Pityriasis rubra pilaris

How to Cite

Milano A. 2014. Pityriasis rubra pilaris. Eur. J. Pediat. Dermatol. 24 (1):60 - 61.


Milano A.
pp. 60 - 61


A 17-year-old girl was first observed for the presence of poorly symptomatic, erythematous and scaling lesions that started on the face and then affected the limbs.
The mother had anti-thyroid antibodies and she was atopic with allergic rhinitis and sensitized to Dermatophagoides. The physical examination showed confluent erythematous and scaling lesions on the face with clear-cut margins and follicular micropapules at their periphery (Fig. 1); it also showed isolated follicular papules on the limbs (Fig. 5). On the trunk there were modest lesions in correspondence of the hook of the bra (Fig. 4); there was not palmoplantar keratoderma (Fig. 7) and the nails did not show significant alterations (Fig. 8). These clinical features led to the diagnosis of pityriasis rubra pilaris.
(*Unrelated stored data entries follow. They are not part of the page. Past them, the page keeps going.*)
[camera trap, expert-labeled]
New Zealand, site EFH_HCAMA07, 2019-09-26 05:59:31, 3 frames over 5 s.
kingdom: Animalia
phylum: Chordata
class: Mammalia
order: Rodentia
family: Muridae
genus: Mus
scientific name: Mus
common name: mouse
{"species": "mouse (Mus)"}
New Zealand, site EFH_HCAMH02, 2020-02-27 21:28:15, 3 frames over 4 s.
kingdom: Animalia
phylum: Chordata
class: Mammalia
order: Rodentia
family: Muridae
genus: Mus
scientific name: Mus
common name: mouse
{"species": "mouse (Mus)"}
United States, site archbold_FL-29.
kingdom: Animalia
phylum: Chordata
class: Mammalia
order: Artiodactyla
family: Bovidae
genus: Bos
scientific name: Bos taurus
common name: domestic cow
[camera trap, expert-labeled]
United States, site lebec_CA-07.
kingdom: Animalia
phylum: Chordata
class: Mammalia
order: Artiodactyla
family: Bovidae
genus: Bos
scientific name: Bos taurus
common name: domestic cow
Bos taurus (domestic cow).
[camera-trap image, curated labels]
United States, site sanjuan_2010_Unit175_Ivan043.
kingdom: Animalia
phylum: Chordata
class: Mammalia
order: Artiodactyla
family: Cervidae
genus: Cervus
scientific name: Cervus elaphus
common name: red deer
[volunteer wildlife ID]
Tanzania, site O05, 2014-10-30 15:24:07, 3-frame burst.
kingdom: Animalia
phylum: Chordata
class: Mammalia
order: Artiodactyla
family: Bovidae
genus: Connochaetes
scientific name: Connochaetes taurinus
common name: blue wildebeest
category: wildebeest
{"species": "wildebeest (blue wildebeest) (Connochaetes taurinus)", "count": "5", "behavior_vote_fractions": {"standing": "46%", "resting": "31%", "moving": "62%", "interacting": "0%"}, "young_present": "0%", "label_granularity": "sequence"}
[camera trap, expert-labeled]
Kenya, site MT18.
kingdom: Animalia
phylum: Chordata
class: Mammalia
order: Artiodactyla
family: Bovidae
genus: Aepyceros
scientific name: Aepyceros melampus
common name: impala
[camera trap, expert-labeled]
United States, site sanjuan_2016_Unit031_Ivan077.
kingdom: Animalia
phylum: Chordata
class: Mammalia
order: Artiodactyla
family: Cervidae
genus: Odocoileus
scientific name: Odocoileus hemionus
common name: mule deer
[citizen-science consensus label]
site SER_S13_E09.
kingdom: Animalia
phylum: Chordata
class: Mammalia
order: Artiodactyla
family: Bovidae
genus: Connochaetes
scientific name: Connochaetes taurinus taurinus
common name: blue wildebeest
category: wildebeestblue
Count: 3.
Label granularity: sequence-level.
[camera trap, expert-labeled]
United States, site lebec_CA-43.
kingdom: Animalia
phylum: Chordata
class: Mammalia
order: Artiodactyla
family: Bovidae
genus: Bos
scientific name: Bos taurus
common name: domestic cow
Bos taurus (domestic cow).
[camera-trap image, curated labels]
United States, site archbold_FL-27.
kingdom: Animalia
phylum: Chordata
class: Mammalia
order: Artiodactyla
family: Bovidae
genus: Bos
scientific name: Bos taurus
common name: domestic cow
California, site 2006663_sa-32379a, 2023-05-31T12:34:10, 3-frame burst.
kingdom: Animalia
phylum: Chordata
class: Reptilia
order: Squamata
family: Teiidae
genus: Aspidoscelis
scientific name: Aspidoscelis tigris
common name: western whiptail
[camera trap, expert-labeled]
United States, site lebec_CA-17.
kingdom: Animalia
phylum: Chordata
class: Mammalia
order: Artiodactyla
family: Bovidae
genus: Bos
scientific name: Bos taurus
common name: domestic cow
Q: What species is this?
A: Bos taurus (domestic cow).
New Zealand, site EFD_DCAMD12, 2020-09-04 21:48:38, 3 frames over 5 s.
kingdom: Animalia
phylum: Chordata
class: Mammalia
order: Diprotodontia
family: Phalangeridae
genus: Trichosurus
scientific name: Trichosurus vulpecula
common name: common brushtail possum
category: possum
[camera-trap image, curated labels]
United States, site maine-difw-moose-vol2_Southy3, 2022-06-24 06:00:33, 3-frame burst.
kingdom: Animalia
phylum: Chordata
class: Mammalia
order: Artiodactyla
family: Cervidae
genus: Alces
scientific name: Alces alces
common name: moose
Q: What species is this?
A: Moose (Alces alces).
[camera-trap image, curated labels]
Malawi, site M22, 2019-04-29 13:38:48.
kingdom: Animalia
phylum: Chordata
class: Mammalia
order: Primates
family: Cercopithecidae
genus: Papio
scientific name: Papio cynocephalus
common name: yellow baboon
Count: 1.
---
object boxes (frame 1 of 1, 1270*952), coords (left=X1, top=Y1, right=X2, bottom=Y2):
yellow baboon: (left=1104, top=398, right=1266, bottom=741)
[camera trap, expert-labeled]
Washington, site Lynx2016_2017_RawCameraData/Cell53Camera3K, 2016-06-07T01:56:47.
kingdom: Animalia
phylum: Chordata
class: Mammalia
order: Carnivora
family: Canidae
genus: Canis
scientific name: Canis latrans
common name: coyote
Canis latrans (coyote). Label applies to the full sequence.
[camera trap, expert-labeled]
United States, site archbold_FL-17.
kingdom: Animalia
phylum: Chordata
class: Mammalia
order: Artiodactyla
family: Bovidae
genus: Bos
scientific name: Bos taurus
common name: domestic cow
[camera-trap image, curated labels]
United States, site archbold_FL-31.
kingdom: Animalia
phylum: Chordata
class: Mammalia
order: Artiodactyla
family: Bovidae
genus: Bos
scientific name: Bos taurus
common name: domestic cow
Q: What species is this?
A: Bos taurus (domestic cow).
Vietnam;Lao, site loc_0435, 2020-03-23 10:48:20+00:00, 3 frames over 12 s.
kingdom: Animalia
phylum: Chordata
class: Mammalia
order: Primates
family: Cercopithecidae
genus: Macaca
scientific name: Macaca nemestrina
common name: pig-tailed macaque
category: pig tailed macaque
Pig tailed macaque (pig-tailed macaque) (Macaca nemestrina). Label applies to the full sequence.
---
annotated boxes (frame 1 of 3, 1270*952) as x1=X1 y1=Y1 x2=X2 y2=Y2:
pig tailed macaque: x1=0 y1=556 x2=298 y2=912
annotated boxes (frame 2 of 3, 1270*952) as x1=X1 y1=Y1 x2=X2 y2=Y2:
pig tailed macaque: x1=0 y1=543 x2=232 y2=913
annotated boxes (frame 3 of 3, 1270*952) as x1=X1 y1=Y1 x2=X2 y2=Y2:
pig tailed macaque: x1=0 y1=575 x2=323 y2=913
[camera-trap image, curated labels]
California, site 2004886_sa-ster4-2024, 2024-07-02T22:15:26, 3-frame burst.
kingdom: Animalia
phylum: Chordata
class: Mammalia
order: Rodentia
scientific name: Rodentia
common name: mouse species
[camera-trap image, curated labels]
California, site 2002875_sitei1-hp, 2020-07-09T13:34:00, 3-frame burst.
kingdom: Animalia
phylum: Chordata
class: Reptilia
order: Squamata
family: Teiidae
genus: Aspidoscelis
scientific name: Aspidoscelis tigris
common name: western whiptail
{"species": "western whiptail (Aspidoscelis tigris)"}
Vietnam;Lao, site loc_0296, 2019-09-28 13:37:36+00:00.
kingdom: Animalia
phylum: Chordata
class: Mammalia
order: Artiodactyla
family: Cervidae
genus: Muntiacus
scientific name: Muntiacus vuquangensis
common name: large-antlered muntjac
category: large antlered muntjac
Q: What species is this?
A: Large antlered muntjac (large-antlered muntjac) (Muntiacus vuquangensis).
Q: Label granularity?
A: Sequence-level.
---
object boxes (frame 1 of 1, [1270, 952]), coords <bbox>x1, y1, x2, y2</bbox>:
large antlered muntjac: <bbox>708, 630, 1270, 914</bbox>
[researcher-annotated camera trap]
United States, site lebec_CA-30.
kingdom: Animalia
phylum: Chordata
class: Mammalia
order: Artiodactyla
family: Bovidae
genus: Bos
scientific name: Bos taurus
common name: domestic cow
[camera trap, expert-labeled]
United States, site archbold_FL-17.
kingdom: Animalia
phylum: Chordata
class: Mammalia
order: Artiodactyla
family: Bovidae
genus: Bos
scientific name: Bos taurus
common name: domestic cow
The lesions responded poorly to the topical therapy, the follicular micropapules of the limbs got confluent to give erythematous and scaling patches with clear-cut borders (Fig. 6) but in the summer regressed completely (Fig. 2).
We reviewed the girl after three years and she told us that the lesions recurred every year during the winter but regressed in the summer. The last winter the recurrence was more severe, affecting always the same locations. The significant involvement of the face (Fig. 3) led us to prescribe acitretin 0.5 mg/kg per day. After 2 months of therapy there was a modest extension of the peripheral lesions and a moderate reduction of the inflammation; recent follicular papules were not visible. From the nosological point of view it is difficult to classify this case, which seems an intermediate form between the type I and II of the adult.